ReutersMar 12, 2026 12:59 PM

- Das Privatkredit-Portfolio der Deutschen BankDBKGn.DE ist 2025 um rund sechs Prozent auf knapp 26 Milliarden Euro gewachsen. Dies geht aus dem am Donnerstag veröffentlichten Geschäftsbericht des Frankfurter Instituts hervor, in dem es auch auf die Risiken in dem Sektor hinweist. Die Veröffentlichung erfolgt vor dem Hintergrund wachsender Sorgen von Anlegern über die Kreditqualität in der zwei Billionen Dollar schweren Branche.

"Die Ausfälle einer begrenzten Anzahl von Subprime-Kreditgebern in den USA lenken den Fokus der Anleger stärker auf Risiken im Zusammenhang mit Private-Credit-Geschäften und führten zu umfassenderen Bedenken hinsichtlich von Zeichnungsstandards und Betrugsrisiken", teilte das Bankhaus mit. "Obwohl die Deutsche Bank keinen signifikanten Risiken im Zusammenhang mit (nicht dem Bankensektor angehörigen Finanzinstituten) NBFI ausgesetzt ist, könnte die Bank möglichen indirekten Kreditrisiken aus mit diesen Instituten verbundenen Portfolios und Gegenparteien ausgesetzt sein", hieß es weiter.
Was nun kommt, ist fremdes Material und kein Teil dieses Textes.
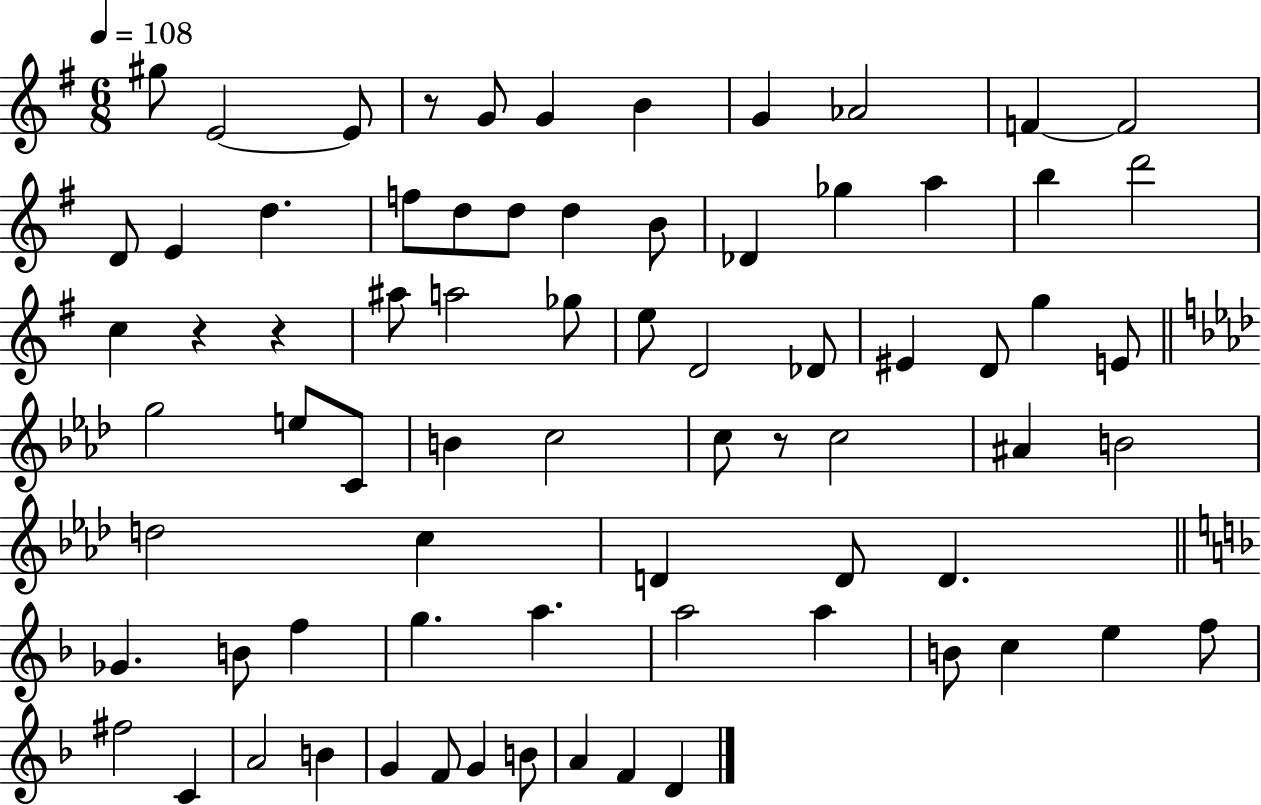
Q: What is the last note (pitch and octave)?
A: D4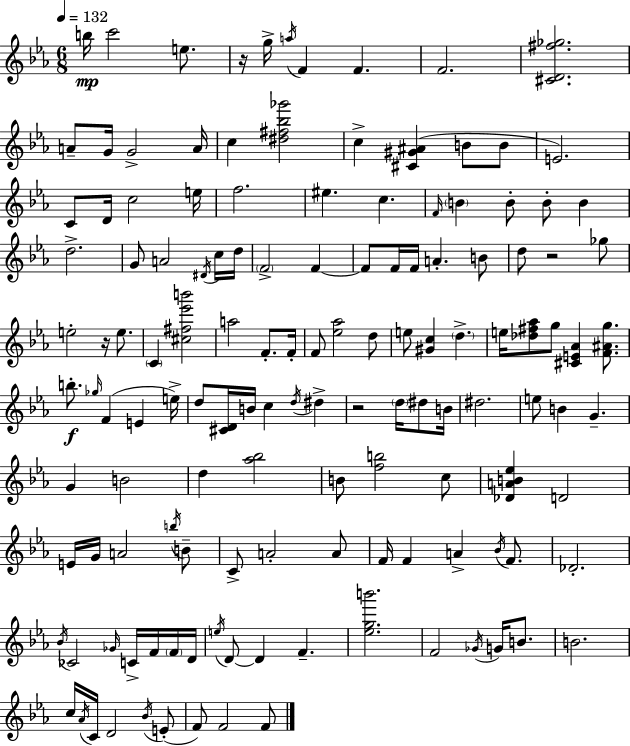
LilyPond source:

{
  \clef treble
  \numericTimeSignature
  \time 6/8
  \key ees \major
  \tempo 4 = 132
  \repeat volta 2 { b''16\mp c'''2 e''8. | r16 g''16-> \acciaccatura { a''16 } f'4 f'4. | f'2. | <cis' d' fis'' ges''>2. | \break a'8-- g'16 g'2-> | a'16 c''4 <dis'' fis'' bes'' ges'''>2 | c''4-> <cis' gis' ais'>4( b'8 b'8 | e'2.) | \break c'8 d'16 c''2 | e''16 f''2. | eis''4. c''4. | \grace { f'16 } \parenthesize b'4 b'8-. b'8-. b'4 | \break d''2.-> | g'8 a'2 | \acciaccatura { dis'16 } c''16 d''16 \parenthesize f'2-> f'4~~ | f'8 f'16 f'16 a'4.-. | \break b'8 d''8 r2 | ges''8 e''2-. r16 | e''8. \parenthesize c'4 <cis'' fis'' ees''' b'''>2 | a''2 f'8.-. | \break f'16-. f'8 <ees'' aes''>2 | d''8 e''8 <gis' c''>4 \parenthesize d''4.-> | e''16 <des'' fis'' aes''>8 g''8 <cis' e' aes'>4 | <f' ais' g''>8. b''8.-.\f \grace { ges''16 } f'4( e'4 | \break e''16->) d''8 <cis' d'>16 b'16 c''4 | \acciaccatura { d''16 } dis''4-> r2 | \parenthesize d''16 dis''8 b'16 dis''2. | e''8 b'4 g'4.-- | \break g'4 b'2 | d''4 <aes'' bes''>2 | b'8 <f'' b''>2 | c''8 <des' a' b' ees''>4 d'2 | \break e'16 g'16 a'2 | \acciaccatura { b''16 } b'8-- c'8-> a'2-. | a'8 f'16 f'4 a'4-> | \acciaccatura { bes'16 } f'8. des'2.-. | \break \acciaccatura { bes'16 } ces'2 | \grace { ges'16 } c'16-> f'16 \parenthesize f'16 d'16 \acciaccatura { e''16 } d'8~~ | d'4 f'4.-- <ees'' g'' b'''>2. | f'2 | \break \acciaccatura { ges'16 } g'16 b'8. b'2. | c''16 | \acciaccatura { aes'16 } c'16 d'2 \acciaccatura { bes'16 }( e'8-. | f'8) f'2 f'8 | \break } \bar "|."
}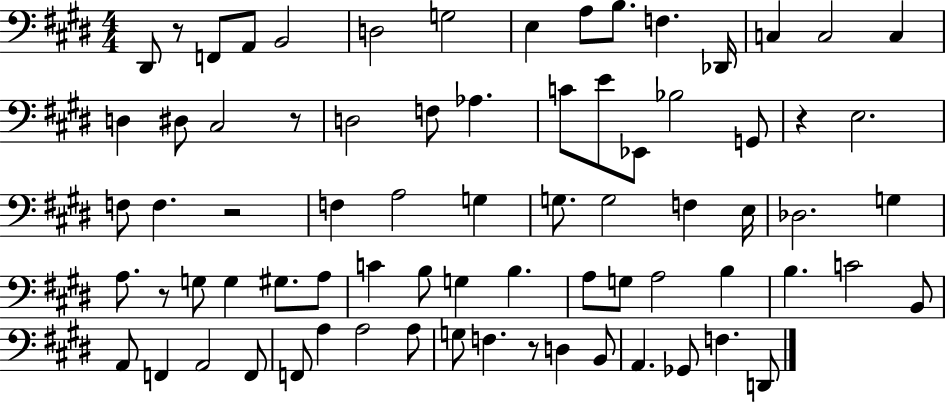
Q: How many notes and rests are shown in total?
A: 75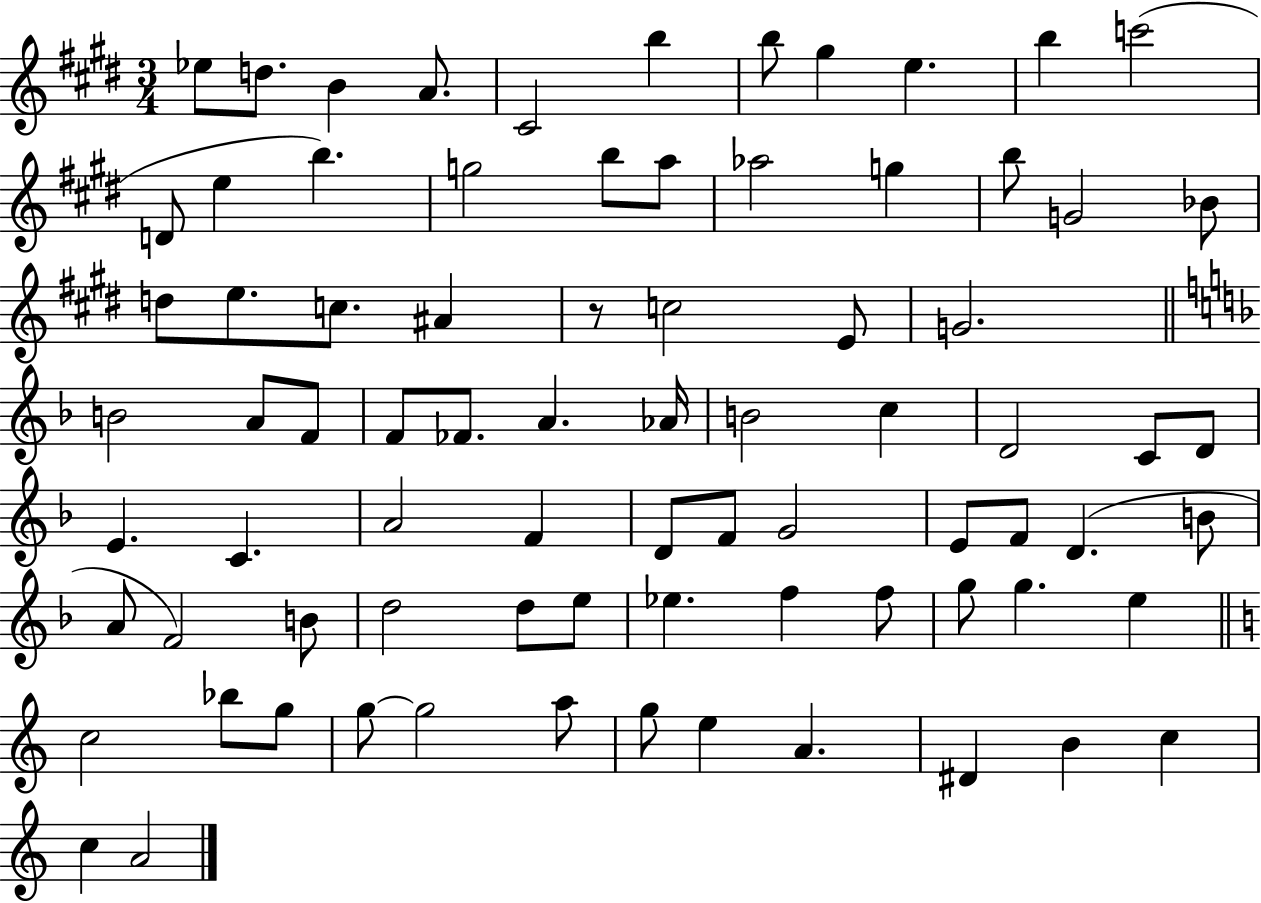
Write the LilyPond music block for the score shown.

{
  \clef treble
  \numericTimeSignature
  \time 3/4
  \key e \major
  ees''8 d''8. b'4 a'8. | cis'2 b''4 | b''8 gis''4 e''4. | b''4 c'''2( | \break d'8 e''4 b''4.) | g''2 b''8 a''8 | aes''2 g''4 | b''8 g'2 bes'8 | \break d''8 e''8. c''8. ais'4 | r8 c''2 e'8 | g'2. | \bar "||" \break \key f \major b'2 a'8 f'8 | f'8 fes'8. a'4. aes'16 | b'2 c''4 | d'2 c'8 d'8 | \break e'4. c'4. | a'2 f'4 | d'8 f'8 g'2 | e'8 f'8 d'4.( b'8 | \break a'8 f'2) b'8 | d''2 d''8 e''8 | ees''4. f''4 f''8 | g''8 g''4. e''4 | \break \bar "||" \break \key c \major c''2 bes''8 g''8 | g''8~~ g''2 a''8 | g''8 e''4 a'4. | dis'4 b'4 c''4 | \break c''4 a'2 | \bar "|."
}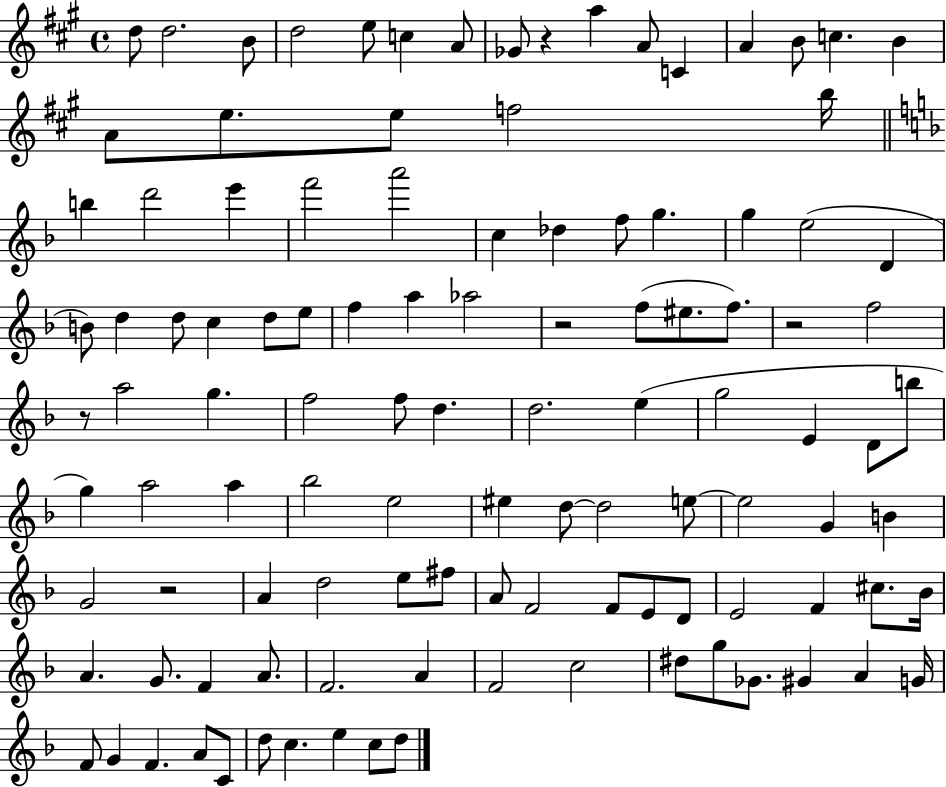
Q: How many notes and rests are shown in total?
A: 111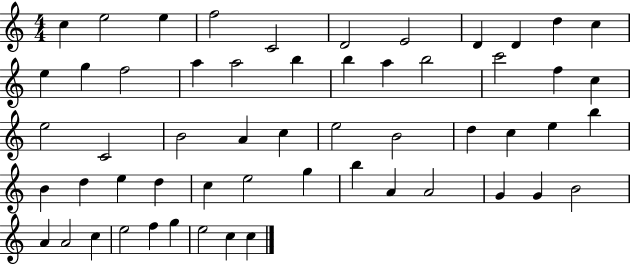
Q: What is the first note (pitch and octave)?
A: C5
Das größte deutsche Geldhaus betonte, es wende bei seinem Portfolio "konservative Vergabestandards" an.

Aufsichtsbehörden haben Bedenken über das Engagement von Banken bei Privatkrediten geäußert, auch weil die Offenlegungspflichten gering sind. Der Sektor ist zudem von Sorgen über eine sich verschlechternde Kreditqualität und das Engagement im Softwaresektor geprägt. Diese Branche gilt als anfällig für Umwälzungen durch Fortschritte bei der Künstlichen Intelligenz (KI).